BEGIN
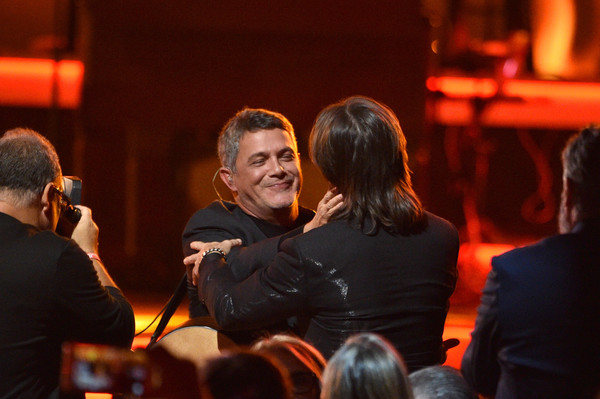 The 20th Annual Latin GRAMMY Awards – Person Of The Year Gala – Show [event,yellow,interaction,performance,conversation,crowd,person of the year gala,audience,juanes,alejandro sanz,latin grammy awards,las vegas,latin recording academy,show,gala,person of the year]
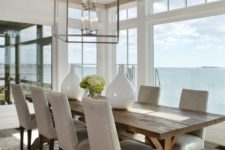 a coastal dining space with a view looks cozier with a rustic dining table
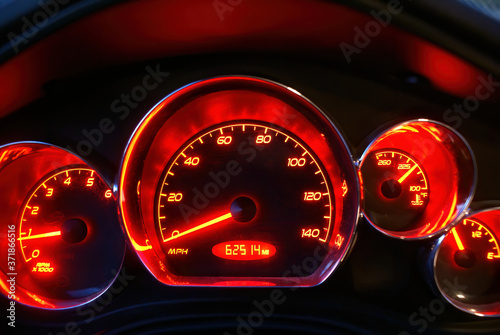 Slika na platnu The glowing red speedometer of a Pontiac G6 with emblems removed.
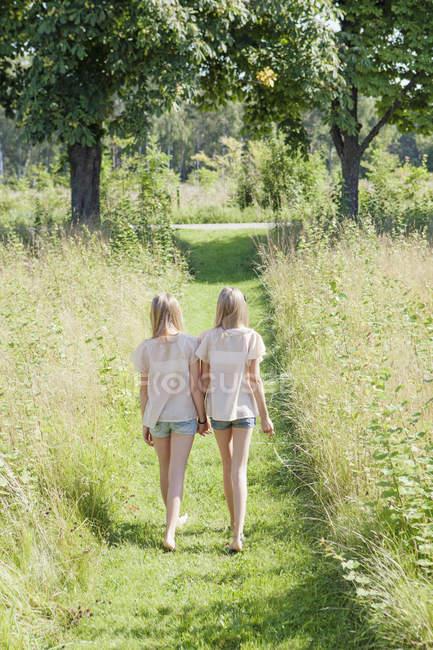 Вид на двух девочек на пешеходной дорожке, вид сзади — стоковое фото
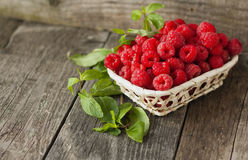Fresh raspberries and mint horizontal. Fresh raspberries and mint in a basket on a wooden background, horizontal Stock Image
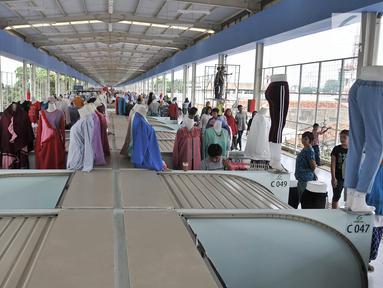 Pengunjung melintasi sejumlah kios pedagang di Skybridge atau jembatan multiguna Tanah Abang, Jakarta, Selasa (11/12). Ini merupakan hari keempat uji coba Skybridge Tanah Abang. (Merdeka.com/Iqbal Nugroho)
END
## [Task objective]
Copy the records exactly, leaving out every picture.

## [Exercise response]
 The 20th Annual Latin GRAMMY Awards – Person Of The Year Gala – Show [event,yellow,interaction,performance,conversation,crowd,person of the year gala,audience,juanes,alejandro sanz,latin grammy awards,las vegas,latin recording academy,show,gala,person of the year]
 a coastal dining space with a view looks cozier with a rustic dining table
 Slika na platnu The glowing red speedometer of a Pontiac G6 with emblems removed.
 Вид на двух девочек на пешеходной дорожке, вид сзади — стоковое фото
Fresh raspberries and mint horizontal. Fresh raspberries and mint in a basket on a wooden background, horizontal Stock Image
 Pengunjung melintasi sejumlah kios pedagang di Skybridge atau jembatan multiguna Tanah Abang, Jakarta, Selasa (11/12). Ini merupakan hari keempat uji coba Skybridge Tanah Abang. (Merdeka.com/Iqbal Nugroho)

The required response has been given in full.